** start **

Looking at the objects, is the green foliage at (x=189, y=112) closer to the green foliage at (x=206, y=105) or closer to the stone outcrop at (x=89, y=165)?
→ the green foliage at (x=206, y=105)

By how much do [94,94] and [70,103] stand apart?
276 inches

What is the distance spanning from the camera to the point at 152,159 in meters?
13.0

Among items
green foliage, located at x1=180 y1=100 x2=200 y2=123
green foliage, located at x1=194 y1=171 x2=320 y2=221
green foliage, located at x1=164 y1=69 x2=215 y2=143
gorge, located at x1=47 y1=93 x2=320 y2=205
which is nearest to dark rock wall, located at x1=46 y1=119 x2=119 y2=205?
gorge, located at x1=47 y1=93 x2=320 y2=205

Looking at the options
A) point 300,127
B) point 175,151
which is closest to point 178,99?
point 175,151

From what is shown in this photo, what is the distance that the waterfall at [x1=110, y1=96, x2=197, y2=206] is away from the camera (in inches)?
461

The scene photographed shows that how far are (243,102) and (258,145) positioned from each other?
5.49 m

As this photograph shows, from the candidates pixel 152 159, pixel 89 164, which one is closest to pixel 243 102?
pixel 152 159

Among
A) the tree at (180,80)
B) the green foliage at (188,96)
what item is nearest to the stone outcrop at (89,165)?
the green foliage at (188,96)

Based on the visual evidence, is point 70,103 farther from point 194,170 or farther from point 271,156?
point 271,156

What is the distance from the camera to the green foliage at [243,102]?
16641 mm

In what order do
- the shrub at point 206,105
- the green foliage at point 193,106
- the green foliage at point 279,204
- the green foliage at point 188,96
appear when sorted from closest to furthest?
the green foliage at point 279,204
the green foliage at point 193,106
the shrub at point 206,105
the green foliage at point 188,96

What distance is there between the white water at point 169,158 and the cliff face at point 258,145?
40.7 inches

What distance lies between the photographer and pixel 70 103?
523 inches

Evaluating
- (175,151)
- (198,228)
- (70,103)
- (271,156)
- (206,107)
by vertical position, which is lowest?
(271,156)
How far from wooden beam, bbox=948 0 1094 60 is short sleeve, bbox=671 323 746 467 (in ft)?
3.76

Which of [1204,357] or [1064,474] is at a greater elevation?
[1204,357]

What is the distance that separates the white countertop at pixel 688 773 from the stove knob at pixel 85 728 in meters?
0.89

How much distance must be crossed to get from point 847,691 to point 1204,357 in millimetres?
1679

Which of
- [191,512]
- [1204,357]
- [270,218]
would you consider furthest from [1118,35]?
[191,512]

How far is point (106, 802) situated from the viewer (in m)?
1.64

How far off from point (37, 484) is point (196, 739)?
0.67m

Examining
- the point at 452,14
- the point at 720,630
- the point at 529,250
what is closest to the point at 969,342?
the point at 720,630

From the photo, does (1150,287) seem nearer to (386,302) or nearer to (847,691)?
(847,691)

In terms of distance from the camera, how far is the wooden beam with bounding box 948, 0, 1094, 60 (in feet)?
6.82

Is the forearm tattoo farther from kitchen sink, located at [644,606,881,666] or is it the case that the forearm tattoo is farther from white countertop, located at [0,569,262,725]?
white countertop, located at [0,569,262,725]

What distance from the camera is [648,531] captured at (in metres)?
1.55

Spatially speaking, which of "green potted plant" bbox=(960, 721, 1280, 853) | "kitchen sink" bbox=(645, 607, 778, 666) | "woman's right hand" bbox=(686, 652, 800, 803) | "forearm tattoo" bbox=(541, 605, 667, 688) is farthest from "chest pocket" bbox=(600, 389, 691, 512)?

** end **

Reproduce every entry above word for word, with no changes.

* SOLUTION TO THIS PROBLEM:
Looking at the objects, is the green foliage at (x=189, y=112) closer to the green foliage at (x=206, y=105) or closer to the stone outcrop at (x=89, y=165)?
→ the green foliage at (x=206, y=105)

By how much do [94,94] and [70,103] stand apart?
276 inches

What is the distance spanning from the camera to the point at 152,159 in meters?
13.0

Among items
green foliage, located at x1=180 y1=100 x2=200 y2=123
green foliage, located at x1=194 y1=171 x2=320 y2=221
green foliage, located at x1=164 y1=69 x2=215 y2=143
gorge, located at x1=47 y1=93 x2=320 y2=205
which is nearest to dark rock wall, located at x1=46 y1=119 x2=119 y2=205?
gorge, located at x1=47 y1=93 x2=320 y2=205

Looking at the options
A) point 300,127
B) point 175,151
which is closest to point 178,99?
point 175,151

From what is shown in this photo, what is the distance that the waterfall at [x1=110, y1=96, x2=197, y2=206] is away from the camera (in inches)?
461

The scene photographed shows that how far are (243,102) and (258,145) positioned from each other?
5.49 m

As this photograph shows, from the candidates pixel 152 159, pixel 89 164, which one is closest to pixel 243 102?
pixel 152 159

Among
A) the tree at (180,80)
B) the green foliage at (188,96)
what item is nearest to the stone outcrop at (89,165)?
the green foliage at (188,96)

Based on the visual evidence, is point 70,103 farther from point 194,170 or farther from point 271,156?
point 271,156

What is the distance from the camera to the green foliage at [243,102]?
16641 mm

In what order do
- the shrub at point 206,105
- the green foliage at point 193,106
- the green foliage at point 279,204
- the green foliage at point 188,96
appear when sorted from closest to furthest?
the green foliage at point 279,204
the green foliage at point 193,106
the shrub at point 206,105
the green foliage at point 188,96

What distance is there between the white water at point 169,158 and the cliff face at point 258,145?
40.7 inches

What distance lies between the photographer and pixel 70 103?
523 inches

Evaluating
- (175,151)
- (198,228)
- (70,103)
- (271,156)
- (206,107)
by vertical position, which is lowest?
(271,156)
How far from wooden beam, bbox=948 0 1094 60 is short sleeve, bbox=671 323 746 467 (in ft)?
3.76

Which of [1204,357] or [1064,474] is at a greater elevation?
[1204,357]

What is the distance that separates the white countertop at pixel 688 773 from the stove knob at pixel 85 728 in meters?
0.89

How much distance must be crossed to get from point 847,691 to point 1204,357 in millimetres?
1679

Which of
- [191,512]
- [1204,357]
- [270,218]
would you consider furthest from [1118,35]?
[191,512]

How far is point (106, 802) situated from the viewer (in m)?
1.64

How far off from point (37, 484) is point (196, 739)?
0.67m

Examining
- the point at 452,14
- the point at 720,630
- the point at 529,250
what is closest to the point at 969,342?
the point at 720,630

From the photo, does (1150,287) seem nearer to (386,302) or nearer to (847,691)?
(847,691)

In terms of distance from the camera, how far is the wooden beam with bounding box 948, 0, 1094, 60 (in feet)?
6.82

Is the forearm tattoo farther from kitchen sink, located at [644,606,881,666] or is it the case that the forearm tattoo is farther from white countertop, located at [0,569,262,725]?
white countertop, located at [0,569,262,725]

What distance from the camera is [648,531] captured at (in metres)?
1.55

Spatially speaking, which of "green potted plant" bbox=(960, 721, 1280, 853) | "kitchen sink" bbox=(645, 607, 778, 666) | "woman's right hand" bbox=(686, 652, 800, 803) | "forearm tattoo" bbox=(541, 605, 667, 688) is farthest from "chest pocket" bbox=(600, 389, 691, 512)?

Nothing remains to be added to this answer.